Columbus City Council Considers Tougher Loitering Law
(Columbus)--The Columbus City Council are considering this evening an improved loitering in aid of a drug offense ordinance that prosecutors believe will allow police officers to effectively investigate suspected criminal activity without violating the constitutional rights of those being questioned. Ordinance 0262-2012, sponsored by Councilmember Michelle M. Mills, chair of the Public Safety & Judiciary Committee, amends Section 2317.50 of the Columbus City Code, 1959, pertaining to loitering in aid of a drug offense by adding clarity to the definitions of elements of a prima facie case for this type of suspected criminal activity. According to the legislation, the code change improves on current language by differentiating between lawful activities and loitering in aid of drug offense or intent to participate in illegal activities.

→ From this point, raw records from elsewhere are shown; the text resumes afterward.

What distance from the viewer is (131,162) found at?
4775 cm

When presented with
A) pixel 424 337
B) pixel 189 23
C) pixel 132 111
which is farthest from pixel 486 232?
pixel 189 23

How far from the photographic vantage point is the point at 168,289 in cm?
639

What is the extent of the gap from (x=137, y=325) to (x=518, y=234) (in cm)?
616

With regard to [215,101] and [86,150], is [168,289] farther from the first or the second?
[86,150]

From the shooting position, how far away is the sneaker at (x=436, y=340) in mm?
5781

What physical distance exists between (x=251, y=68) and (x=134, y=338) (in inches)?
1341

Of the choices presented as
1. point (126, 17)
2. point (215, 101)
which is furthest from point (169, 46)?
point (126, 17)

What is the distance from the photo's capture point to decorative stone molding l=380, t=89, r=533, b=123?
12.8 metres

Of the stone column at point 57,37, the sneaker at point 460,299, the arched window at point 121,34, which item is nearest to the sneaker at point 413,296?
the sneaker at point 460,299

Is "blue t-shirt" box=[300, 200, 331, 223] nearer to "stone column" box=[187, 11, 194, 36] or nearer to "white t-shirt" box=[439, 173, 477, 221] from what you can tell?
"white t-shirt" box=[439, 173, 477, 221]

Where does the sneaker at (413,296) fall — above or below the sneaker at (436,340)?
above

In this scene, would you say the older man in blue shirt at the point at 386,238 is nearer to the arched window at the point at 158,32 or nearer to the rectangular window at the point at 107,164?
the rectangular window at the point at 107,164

“The new law is a result of a series of community meetings, public hearings and hard work by the men and women of City Attorney Richard C. Pfeiffer, Jr.’s office,” said Councilmember Mills. “It has always been the City’s goal to balance the rights of our residents and the needs of our police officers when it comes to protecting the community.”

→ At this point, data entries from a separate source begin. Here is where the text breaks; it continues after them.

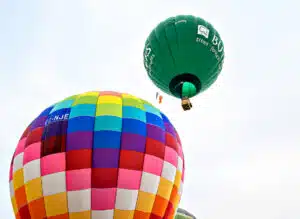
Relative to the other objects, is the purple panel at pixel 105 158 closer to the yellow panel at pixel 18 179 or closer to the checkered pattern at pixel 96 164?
the checkered pattern at pixel 96 164

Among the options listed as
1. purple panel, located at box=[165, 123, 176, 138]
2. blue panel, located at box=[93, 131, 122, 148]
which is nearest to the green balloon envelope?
purple panel, located at box=[165, 123, 176, 138]

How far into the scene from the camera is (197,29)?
54.6 feet

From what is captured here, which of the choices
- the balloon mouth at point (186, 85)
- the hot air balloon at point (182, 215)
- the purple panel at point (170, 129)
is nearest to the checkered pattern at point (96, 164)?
the purple panel at point (170, 129)

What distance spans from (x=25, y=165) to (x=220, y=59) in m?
8.13

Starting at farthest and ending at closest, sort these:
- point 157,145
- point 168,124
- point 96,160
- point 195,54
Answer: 1. point 195,54
2. point 168,124
3. point 157,145
4. point 96,160

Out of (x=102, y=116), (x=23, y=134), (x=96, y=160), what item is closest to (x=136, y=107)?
(x=102, y=116)

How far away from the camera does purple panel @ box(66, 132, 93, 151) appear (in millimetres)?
11695

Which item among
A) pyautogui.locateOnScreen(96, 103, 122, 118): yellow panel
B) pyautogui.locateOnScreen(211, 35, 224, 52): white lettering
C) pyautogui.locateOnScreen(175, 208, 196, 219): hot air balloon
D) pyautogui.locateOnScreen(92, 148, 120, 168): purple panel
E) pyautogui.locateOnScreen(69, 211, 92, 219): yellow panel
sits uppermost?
pyautogui.locateOnScreen(211, 35, 224, 52): white lettering

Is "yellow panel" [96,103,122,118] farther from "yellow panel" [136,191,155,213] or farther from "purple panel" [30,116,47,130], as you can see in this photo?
"yellow panel" [136,191,155,213]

The ordinance also increases the penalties for all loitering in aid of drug offense violations from an M4, punishable with up to 30 days in jail and a $250 fine, to an M1, punishable with up to six months in jail and a $1,000 fine. It also requires 10 days jail time, without eligibility for work release if the violation takes place within 1,000 feet of specific community facilities, such as playgrounds and schools. It is also important to note that no arrest will be made until a suspect has an opportunity to explain his or her conduct or actions to a police officer.